SOURCE TEXT:
· · ·
Well I had an incident happen in the past few days that was a little disconcerting. I noticed that the house next door on 10 acres that was foreclosed on about six months ago, had the 1.O wire pulled out of the underground run, about 300ft. worth and coiled on the ground on Thanksgiving day. That's about 900ft of wire for all three runs of 220vac. I didn't think anyone would come back until the next day to retrieve(steal) it, I was wrong, the next morning it was cut up into 3ft sections, and actually only what was left of it. I called the local sheriffs dept to report it and a deputy sheriff came out to take a report. Then the bad news, he could not generate a report because there was not a 'victim' in the burglary. There is not a sign of what bank, which now owns the home, so thus no 'victim'.

One more point that chaps my hide, is that when the former owners left, they stripped everything they could from the property and house, cabinets, built-in appliances, air conditioning unit, 2 water tanks, and fixtures. To me this was stealing, they only lived in the home for about a year after it was built and had a very large $4500 mortgage per month. The home and property were basically owned by the mortgagor not the mortgagee.
· · ·
REQUIREMENT 1: From the post about the foreclosed property, list every item the former owners stripped from the property and house when they left.
REQUIREMENT 2: In the post about the foreclosed property, why could the deputy sheriff not generate a report?
REQUIREMENT 3: Write a continuation of the post about the foreclosed property.

Dataset entries:
· · ·
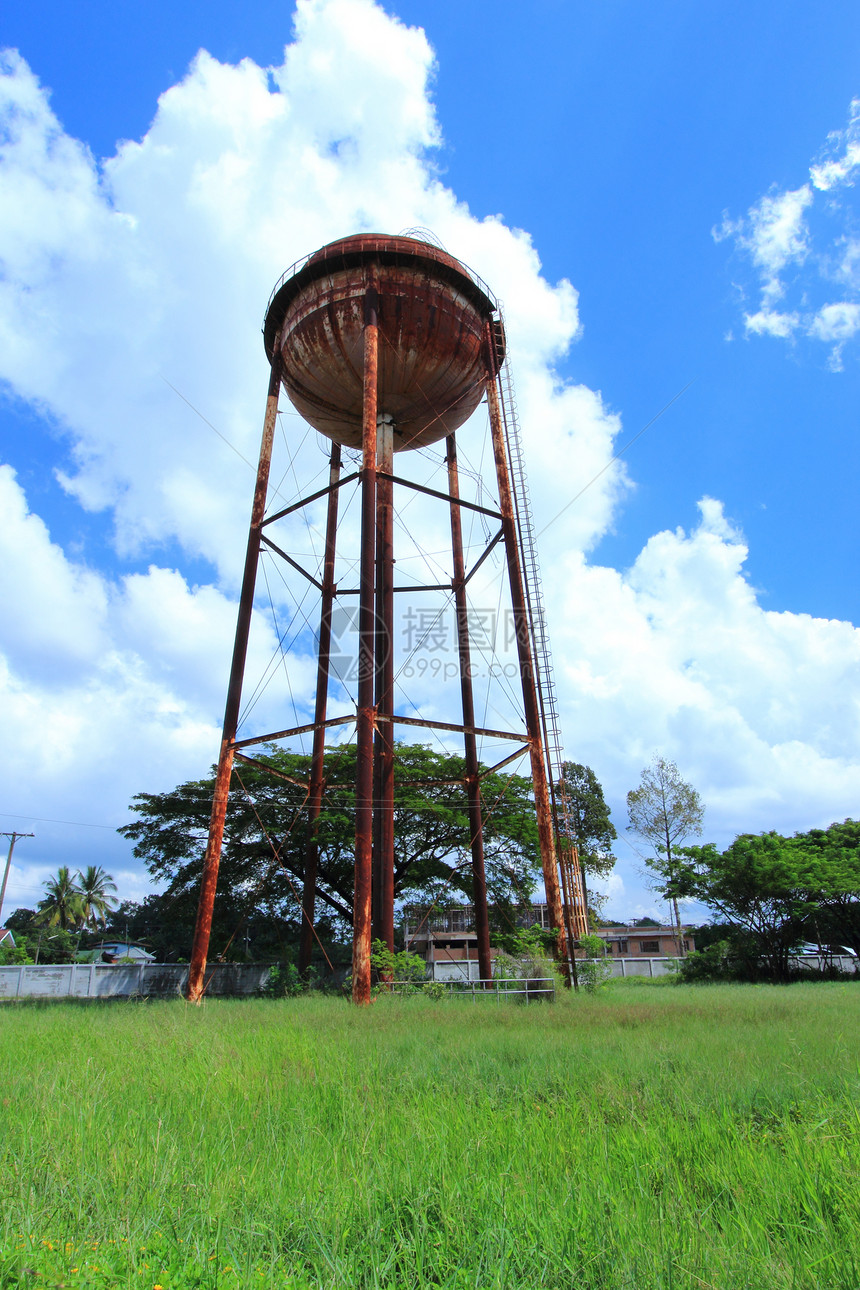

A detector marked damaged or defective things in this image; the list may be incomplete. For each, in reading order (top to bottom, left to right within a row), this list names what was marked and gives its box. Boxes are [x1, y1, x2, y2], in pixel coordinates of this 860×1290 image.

rusty water tank [263, 234, 505, 451]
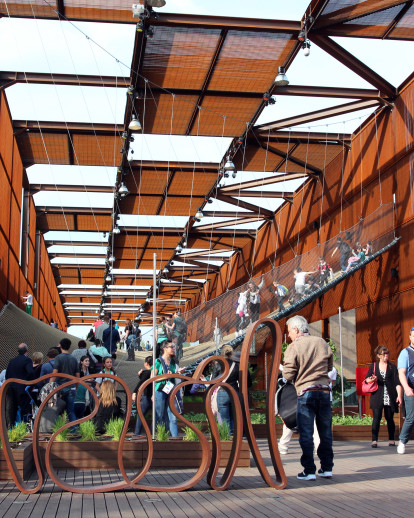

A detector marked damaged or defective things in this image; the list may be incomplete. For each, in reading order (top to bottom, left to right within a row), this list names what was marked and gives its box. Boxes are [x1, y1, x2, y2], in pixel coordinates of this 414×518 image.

rusted steel wall [0, 92, 66, 330]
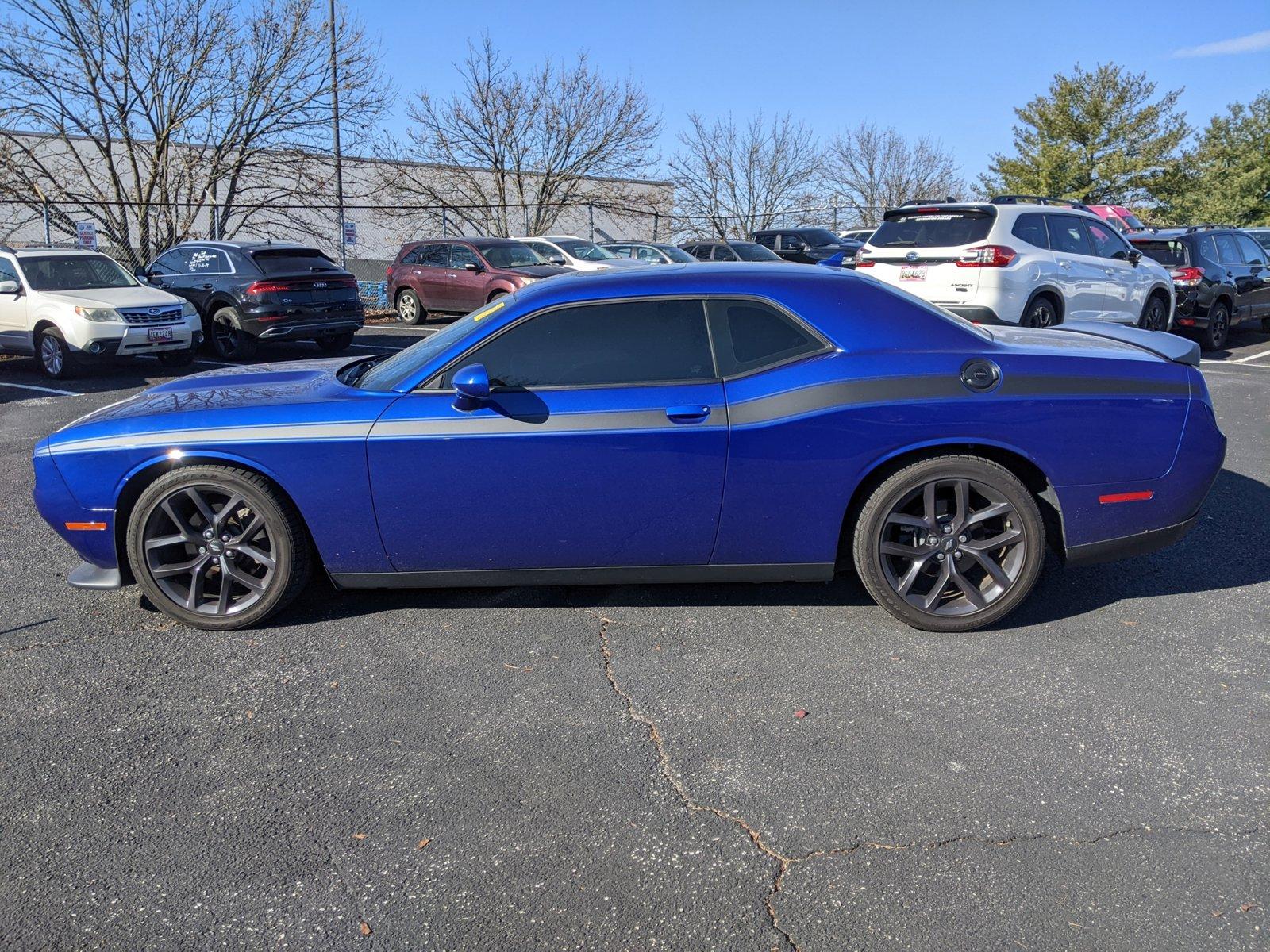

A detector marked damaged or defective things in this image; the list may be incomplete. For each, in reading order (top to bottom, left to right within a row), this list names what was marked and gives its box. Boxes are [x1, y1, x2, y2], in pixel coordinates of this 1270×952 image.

crack in asphalt [584, 612, 1260, 952]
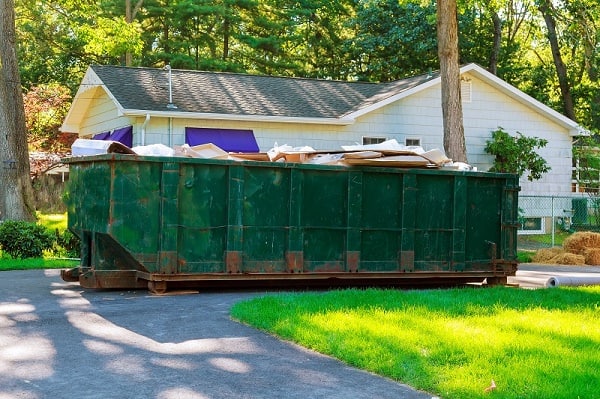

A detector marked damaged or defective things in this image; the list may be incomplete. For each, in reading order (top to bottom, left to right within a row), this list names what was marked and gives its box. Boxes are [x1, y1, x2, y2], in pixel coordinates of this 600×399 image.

rusty metal container [62, 155, 520, 292]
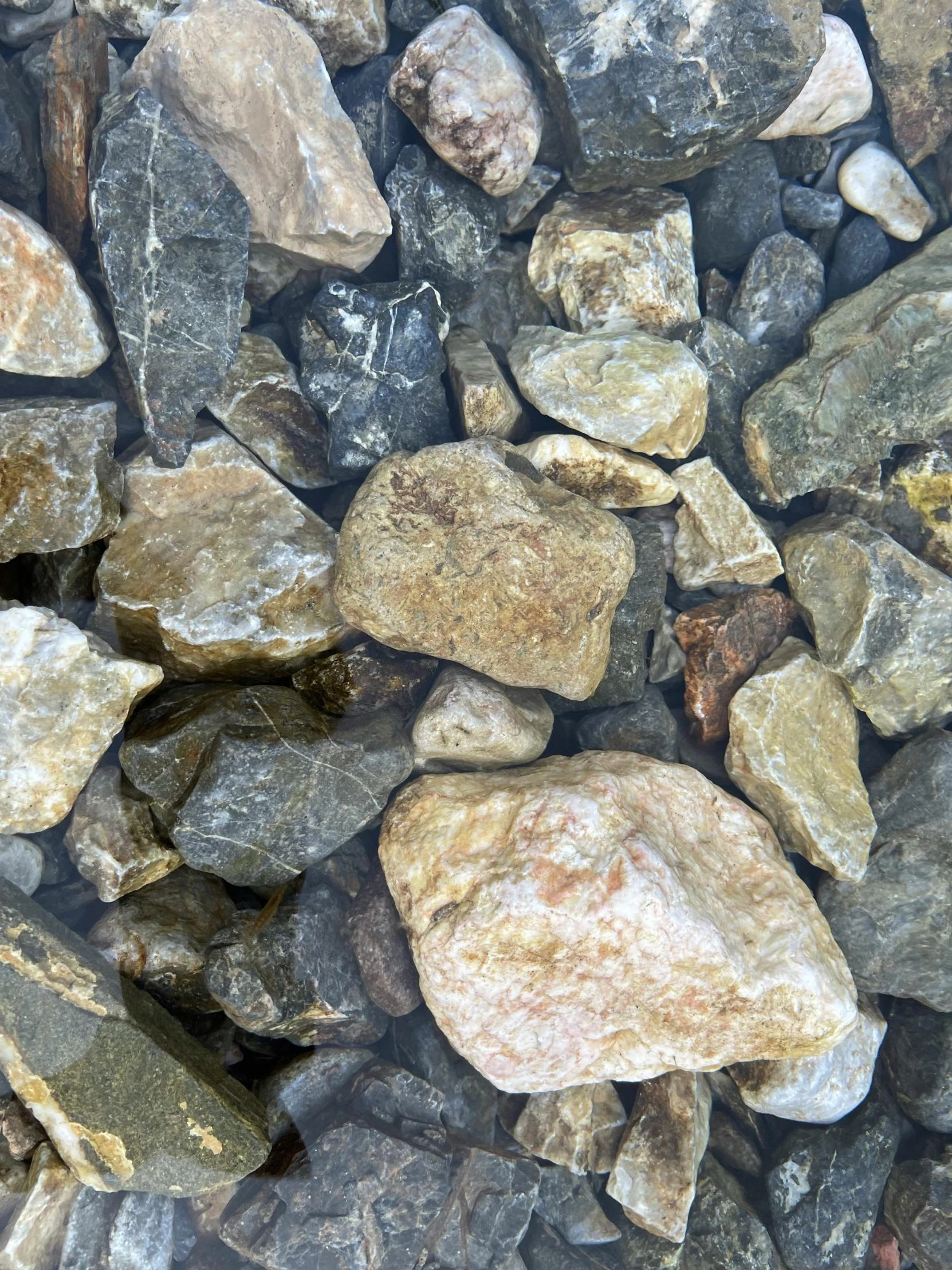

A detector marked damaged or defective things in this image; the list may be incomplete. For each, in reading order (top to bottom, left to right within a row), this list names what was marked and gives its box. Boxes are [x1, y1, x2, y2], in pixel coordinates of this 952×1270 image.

rust-stained stone [41, 15, 108, 259]
rust-stained stone [674, 587, 802, 747]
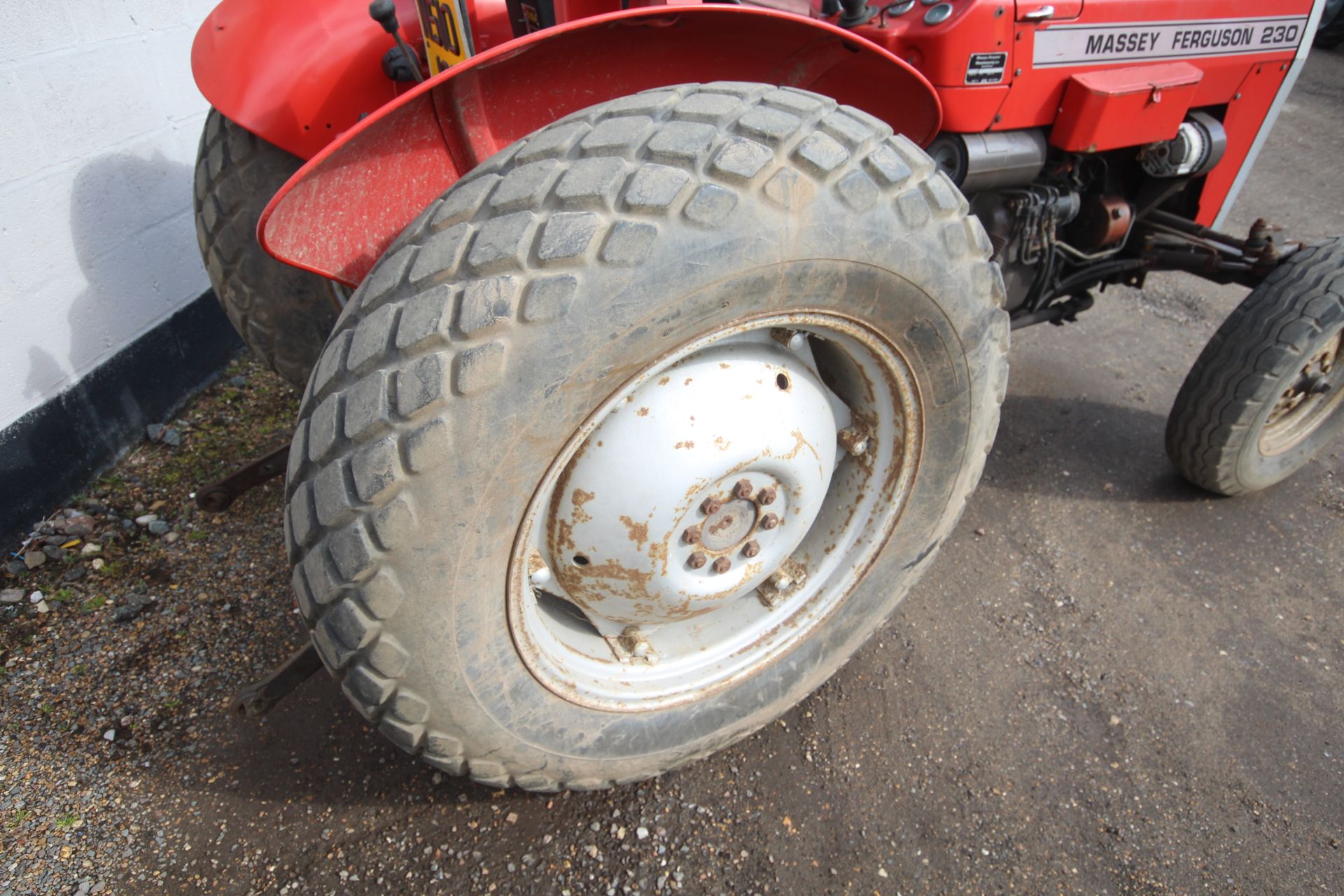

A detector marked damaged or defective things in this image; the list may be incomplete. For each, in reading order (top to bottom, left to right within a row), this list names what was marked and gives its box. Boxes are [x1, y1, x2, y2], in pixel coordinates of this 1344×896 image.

rusty white wheel rim [507, 311, 924, 711]
rusty white wheel rim [1260, 329, 1344, 454]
· · ·
TASK RESULT 1: cabinets, built-in appliances, air conditioning unit, 2 water tanks, fixtures

TASK RESULT 2: There was no 'victim' in the burglary.

TASK RESULT 3:
This way of thinking may be out of line, even though, I did like the former neighbor.:scratch


----------



## longtime (Nov 22, 2009)

Sonnyjim
Believe me, the fence and signs will not stop anyone. The best thing is to hide what you have and make it un-inviting. But with all the 4wheeler, that no longer works (my fire is a good example, you could not see anything from the road and my gate is 100' off the road and not visable on a very over grown driveway)


----------



## Sonnyjim (Sep 17, 2009)

Maybe the best thing to do would be to have a small cement celar with a door with big locks and store everything in it with any value. Maybe place some bear traps in the doorways


----------



## mrghostwalker (Sep 17, 2009)

Several years ago I was giving a lecture to parent group about juvenile crimes, drug use, behavior problems, etc. Inevitably several parents came up to me after the meeting and asked me what was the cause of all these problems. I simply told them that is was the moral decay of our society that was leading to these problems.
Without morality our society has no rules and our youth has no basic human decency.


----------



## youpock (Oct 20, 2009)

When I was young my family had a few acres and one year for the 4th of july we were out of town. Some guy caught one of our eucalyptus trees on fire with a bottle rocket, then he tried to put it out with OUR garden hose, pshh. It would have been much worse but our neighbor was a retired firefighter, when he called they came in force. Got the tree put out with limited damage to much else.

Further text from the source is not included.